Document section -
_____

The vast majority of material in HSC is either in the public domain or under copyrights not controlled by HSC. If researchers wish to quote, publish, perform, reproduce or otherwise make any use of an item in HSC’s collections that requires permission from the copyright holder(s) of the item, it is the researcher’s responsibility to obtain all such permissions.

For further information about the use of public domain digital reproductions, see the Harvard Library Policy on Access to Digital Reproductions on Works in the Public Domain adopted September 30, 2014.

  • Copyright and Permission Restrictions


    Permission to quote, publish, perform, reproduce, or otherwise make any use of manuscripts not in the public domain must be obtained from the Curator of Modern Manuscripts, Harvard Law School Library, 1545 Massachusetts Avenue, Cambridge, MA 02138, USA. Appropriate forms and advice about citation may be obtained from:

    Historical & Special Collections

    Researchers are reminded that, except in the cases of the collections for which the Library holds copyright (formerly called literary property rights), permission must also be obtained from the holder(s) of this right.


    The following photographers maintain copyright of their images. Please contact them directly to request permission. HSC will not provide reproduction services for publication of images by these photographers without advance permission from the copyright holder. For all other photographs in the collection, it is the researcher’s responsibility to determine copyright and obtain the necessary permissions.

    Atlantic Photo Service
    Fabian Bachrach
    Fay Foto Service
    Pach Bros.
    Martin Paul

  • Citation-Credit Information

    As a courtesy to HSC and to enable others to identify and locate information about its collections, researchers should include a full citation and the following credit when quoting or using images from the collection:

    Harvard Law School Library, Historical & Special Collections

    Citation Examples:


    • Agarde, Arthur, Extracts from the plea rolls, HLS MS 1184, p. 298, Harvard Law School Library, Historical & Special Collections.

_____

Records -

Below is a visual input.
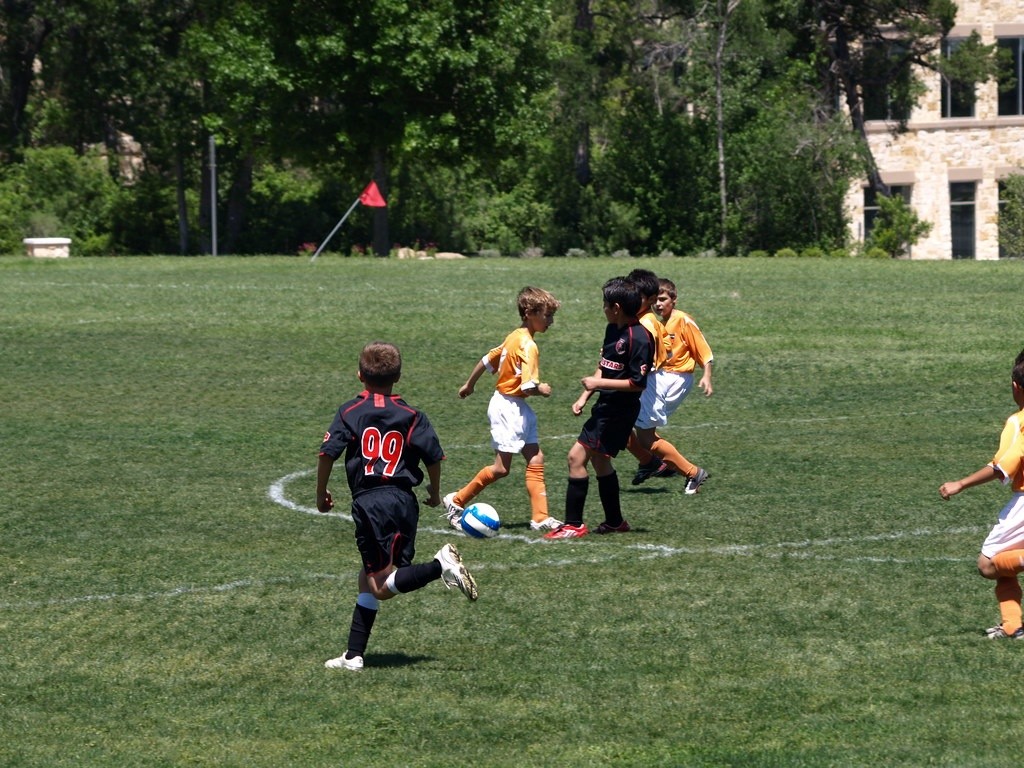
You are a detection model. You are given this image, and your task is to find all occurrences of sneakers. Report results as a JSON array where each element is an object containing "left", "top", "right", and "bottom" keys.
[
  {"left": 983, "top": 622, "right": 1024, "bottom": 640},
  {"left": 433, "top": 543, "right": 478, "bottom": 601},
  {"left": 325, "top": 650, "right": 364, "bottom": 672},
  {"left": 632, "top": 453, "right": 663, "bottom": 486},
  {"left": 443, "top": 492, "right": 465, "bottom": 532},
  {"left": 592, "top": 520, "right": 630, "bottom": 535},
  {"left": 652, "top": 463, "right": 676, "bottom": 477},
  {"left": 684, "top": 468, "right": 708, "bottom": 496},
  {"left": 545, "top": 524, "right": 590, "bottom": 539},
  {"left": 529, "top": 516, "right": 564, "bottom": 529}
]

_____

Assigned task A -
According to the copyright policy text, who must grant permission to quote, publish, or reproduce manuscripts that are not in the public domain?
Assigned task B -
Continue the copyright policy text from its last line.

Response area A -
The Curator of Modern Manuscripts, Harvard Law School Library.

Response area B -
    • Aspinwall, John, Treatise on Forest Law, HLS MS 102, fols. 14-21, Harvard Law School Library, Historical & Special Collections.
    • Magna carta cum statutis, HLS MS 10, fol. 25r, Harvard Law School Library, Historical & Special Collections.


    • Quitclaim by John Lenew, Colchester, Essex, 10 May 1408, Deed 125, Harvard Law School Library, Historical & Special Collections.


    • Fenestella, Lucius, De Romanorum magistratibus [Florence: Libri, ca. 1492] fol. a2v, Harvard Law School Library, Historical & Special Collections.
    • Decio, Filippo, Subtilis et utilis lectura domini Philippi Decii sive de Dexio Mediolanensis super secunda codicis(Lyon: Myt, 1514), fol. xiir, Harvard Law School Library, Historical & Special Collections.
    • Du Pin, Louis Ellies, Memoires historiques pour servir a l’histoire des Inquisitions (Cologne: Slebus, 1716) v. 1, p. 15, Harvard Law School Library, Historical & Special Collections.


    When known, please include the HOLLIS number, which often begins with “olvwork”

    • Oliver Wendell Holmes, Jr., by Charles Sydney Hopkinson, 1929, HOLLIS olvwork395493, Harvard Law School Library, Historical & Special Collections.
    • Sir David Maxwell Fyfe and Justice Robert H. Jackson, by United States Army Signal Corps, 12 November 1945, HOLLIS olvwork373963, Harvard Law School Library, Historical & Special Collections.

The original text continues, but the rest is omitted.